Women have a bad habit of putting ourselves down when talking to each other. Conversations are liberally sprinkled with phrases like, “My hair looks awful today,” or “I hate my clothes. I feel like I look fat in everything,” or even “I feel like a bad mom/friend/sister/spouse.” It too often feels like a competition among women over who can be the most “humble,” by putting themselves down the most.
My friend Christie has the best response when I, or others around her, start in with the negative talk. “Please don’t talk about my friend that way,” she’ll say. It’s a great wake-up call. I wouldn’t talk about other people the way I too often talk about myself.
And I’m probably one of the better ones for not doing negative self-talk. (Although I don’t know—I may have just heard 10 of my friends drop to the floor laughing as they read this.) But one of the things I like most about myself is that I like myself. I don’t mind hanging out alone. I’m smart and funny and I think I’m good company.
Where I’ve started paying attention as of late to self-talk, both positive and negative, is in my training. I did a 10-mile run a couple of weekends ago with friends and I was down on myself the entire time. I felt tired and was fading behind the main group.

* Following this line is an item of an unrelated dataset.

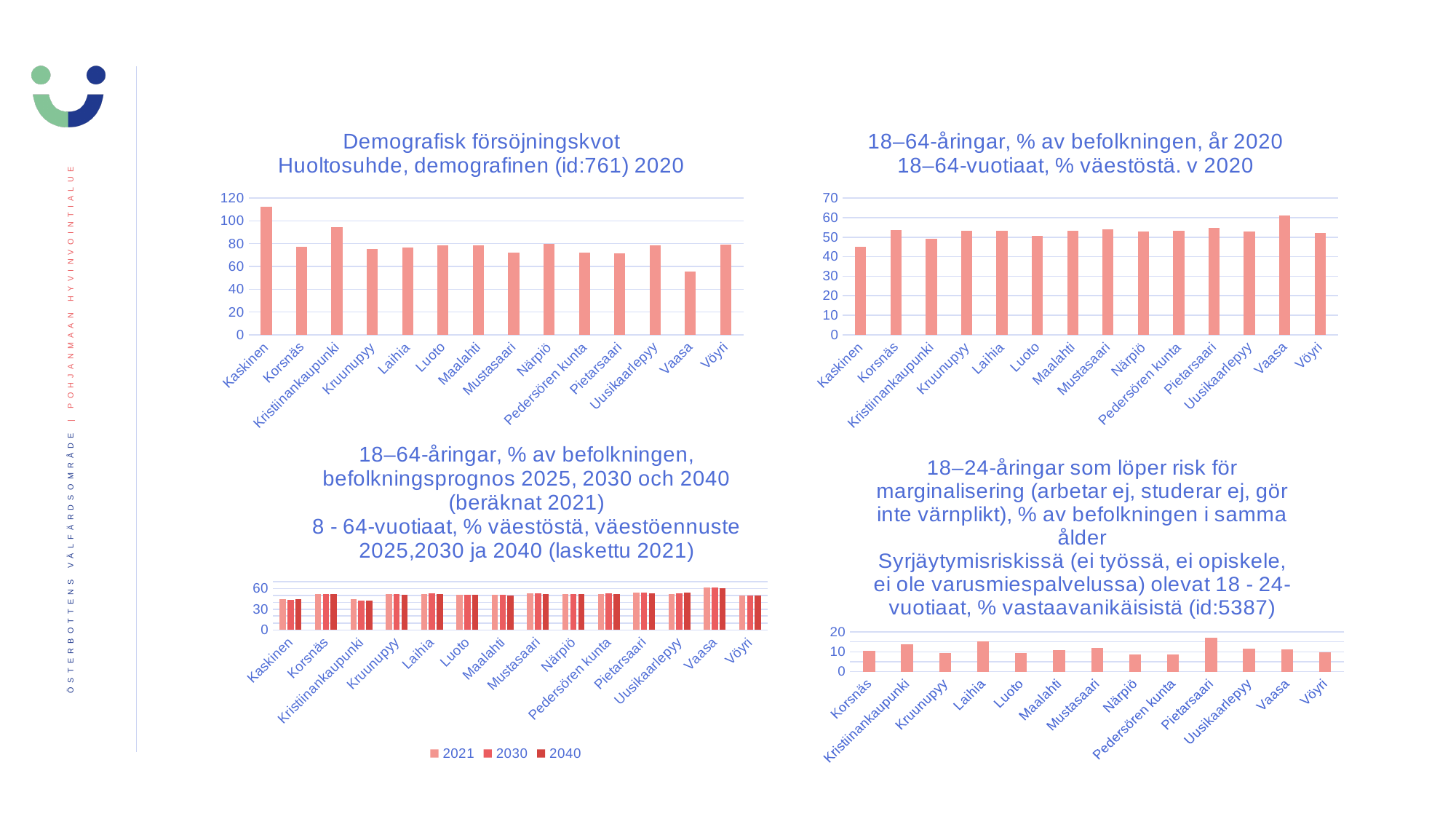
In the top-left chart (Demografisk försöjningskvot), which municipality has the highest value? Kaskinen In the top-right chart (18–64-åringar, % av befolkningen, år 2020), which municipality has the lowest value? Kaskinen How many series does the legend of the bottom-left chart (befolkningsprognos 2025, 2030 och 2040) list? 3 How many municipalities are shown in the bottom-right chart (18–24-åringar som löper risk för marginalisering)? 13 In the top-right chart (18–64-åringar, % av befolkningen, år 2020), which municipality has the highest value? Vaasa In the top-right chart (18–64-åringar, % av befolkningen, år 2020), is the value for Vaasa greater or less than 60? greater What type of chart is the bottom-left chart (befolkningsprognos 2025, 2030 och 2040)? bar chart In the top-left chart (Demografisk försöjningskvot), is the value for Kristiinankaupunki greater or less than 80? greater How many municipalities are shown in the top-left chart (Demografisk försöjningskvot)? 14 In the top-left chart (Demografisk försöjningskvot), is the value for Vaasa greater or less than 60? less In the top-left chart (Demografisk försöjningskvot), which municipality has the lowest value? Vaasa In the bottom-right chart (18–24-åringar som löper risk för marginalisering), which municipality has the highest value? Pietarsaari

“I’m weak. I’m under-trained. I’m not working hard enough. I’m slacking on my training. I can’t keep up. I suck.”
These were the thoughts going through my head as a I ran. And I thought they were valid because the evidence was right there in front of me—the group was leaving me behind, my breathing was hard and my legs felt heavy.
At the end of the 10-miles I re-evaluated. I’d been planning on running the 10 at an 8-minute pace. Instead, I averaged a 7:28. On hills. In ungodly humid weather. When my longest runs had been closer to 8 miles at a slower pace.

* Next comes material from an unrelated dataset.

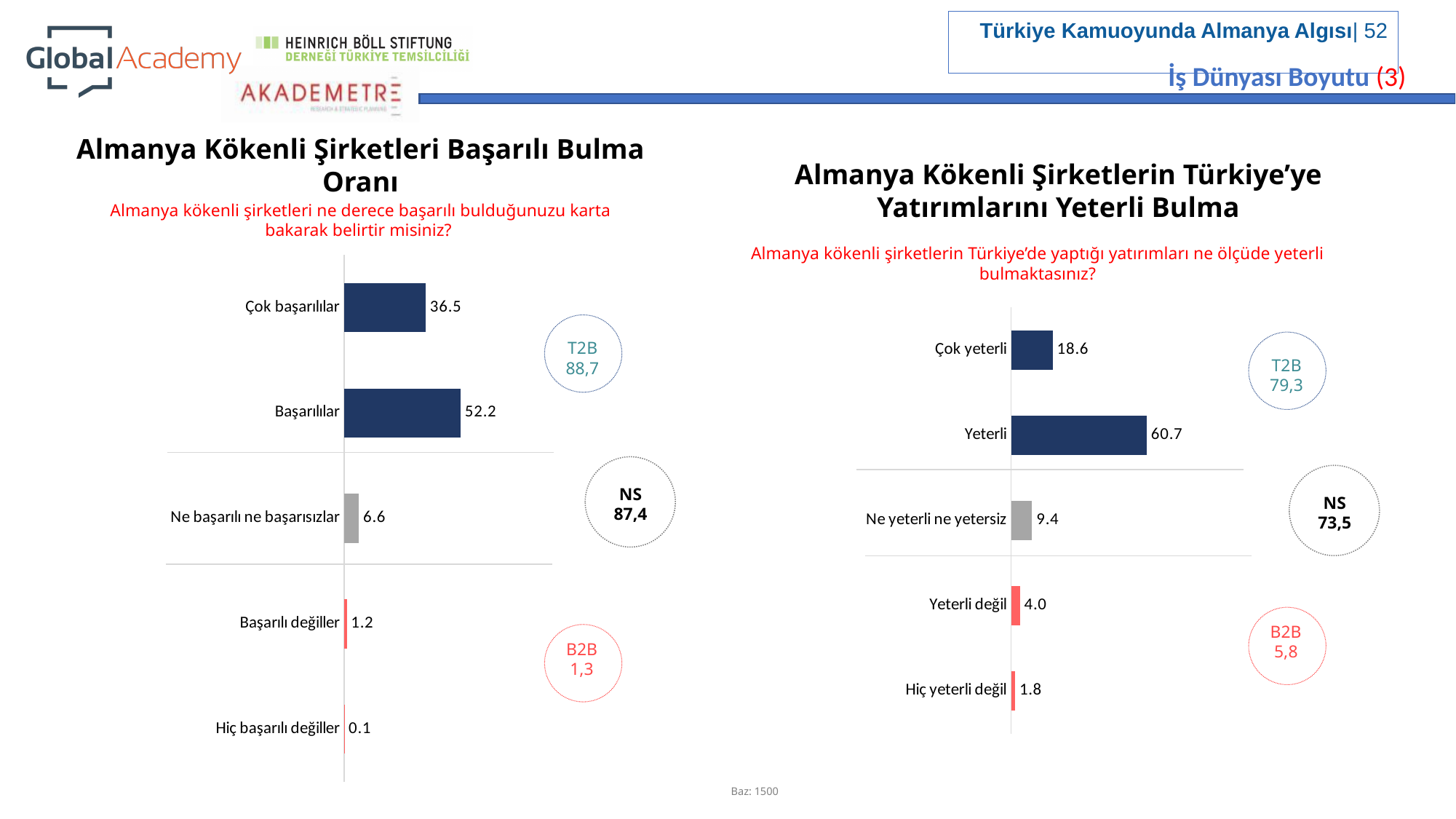
In the left chart 'Almanya Kökenli Şirketleri Başarılı Bulma Oranı', which category has the highest value? Başarılılar In the right chart 'Almanya Kökenli Şirketlerin Türkiye'ye Yatırımlarını Yeterli Bulma', what is the value for 'Yeterli'? 60.7 What kind of chart is the right chart 'Almanya Kökenli Şirketlerin Türkiye'ye Yatırımlarını Yeterli Bulma'? Bar chart In the left chart 'Almanya Kökenli Şirketleri Başarılı Bulma Oranı', what is the value for 'Başarılılar'? 52.2 In the right chart 'Almanya Kökenli Şirketlerin Türkiye'ye Yatırımlarını Yeterli Bulma', what is the value for 'Yeterli değil'? 4.0 In the left chart 'Almanya Kökenli Şirketleri Başarılı Bulma Oranı', what is the value for 'Ne başarılı ne başarısızlar'? 6.6 In the left chart 'Almanya Kökenli Şirketleri Başarılı Bulma Oranı', what is the difference between 'Başarılılar' and 'Çok başarılılar'? 15.7 In the right chart 'Almanya Kökenli Şirketlerin Türkiye'ye Yatırımlarını Yeterli Bulma', what T2B value is shown in the circle? 79,3 In the left chart 'Almanya Kökenli Şirketleri Başarılı Bulma Oranı', which category has the lowest value? Hiç başarılı değiller In the right chart 'Almanya Kökenli Şirketlerin Türkiye'ye Yatırımlarını Yeterli Bulma', which is larger, 'Çok yeterli' or 'Ne yeterli ne yetersiz'? Çok yeterli In the left chart 'Almanya Kökenli Şirketleri Başarılı Bulma Oranı', how many categories are shown? 5 In the right chart 'Almanya Kökenli Şirketlerin Türkiye'ye Yatırımlarını Yeterli Bulma', what is the difference between 'Yeterli' and 'Çok yeterli'? 42.1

In short, I f’ing killed that run.
And so I wonder how much more I might have enjoyed the run, or had an easier time of it, if the talk in my head had been different.

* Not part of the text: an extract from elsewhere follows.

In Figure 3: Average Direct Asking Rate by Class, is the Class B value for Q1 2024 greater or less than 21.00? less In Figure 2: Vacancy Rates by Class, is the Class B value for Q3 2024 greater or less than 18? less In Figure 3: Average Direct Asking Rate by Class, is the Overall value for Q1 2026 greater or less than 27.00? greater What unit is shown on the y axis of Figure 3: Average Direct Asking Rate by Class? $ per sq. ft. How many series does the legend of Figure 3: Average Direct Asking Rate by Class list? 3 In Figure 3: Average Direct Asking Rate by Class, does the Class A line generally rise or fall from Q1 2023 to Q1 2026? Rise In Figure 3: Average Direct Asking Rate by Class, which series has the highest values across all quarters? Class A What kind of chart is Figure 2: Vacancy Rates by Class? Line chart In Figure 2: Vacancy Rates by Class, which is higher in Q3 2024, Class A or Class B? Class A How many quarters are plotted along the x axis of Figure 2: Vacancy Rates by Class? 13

“I am killing this pace. I can’t believe I’m holding this pace on these hills, in this heat. I’m stronger than I thought.”
I’m guilty of this on swims and bike rides as well. The minute it gets hard and starts to hurt, I go negative in my head. I’m not alone. On the 100-mile bike ride I did on my birthday, at the mile 80 rest stop my CEO, who is a super-strong cyclist, pulled up and said, “I was getting into some pretty bad self-talk back there.”
The key is to realize the pain is going to happen and to embrace it. Pain and being tired doesn’t mean I’m weak. It means I’m getting stronger.
Mantra, please. I’m currently in search of a new mantra to repeat to myself during this year’s marathons and ultras. Something both badass and inspiring. If any of you have mantras you use that work that you’d care to share, I’d love to hear them.
And if any of you start to engage in negative self-talk today, I have a request to make of you.
Please don’t talk about my friend that way.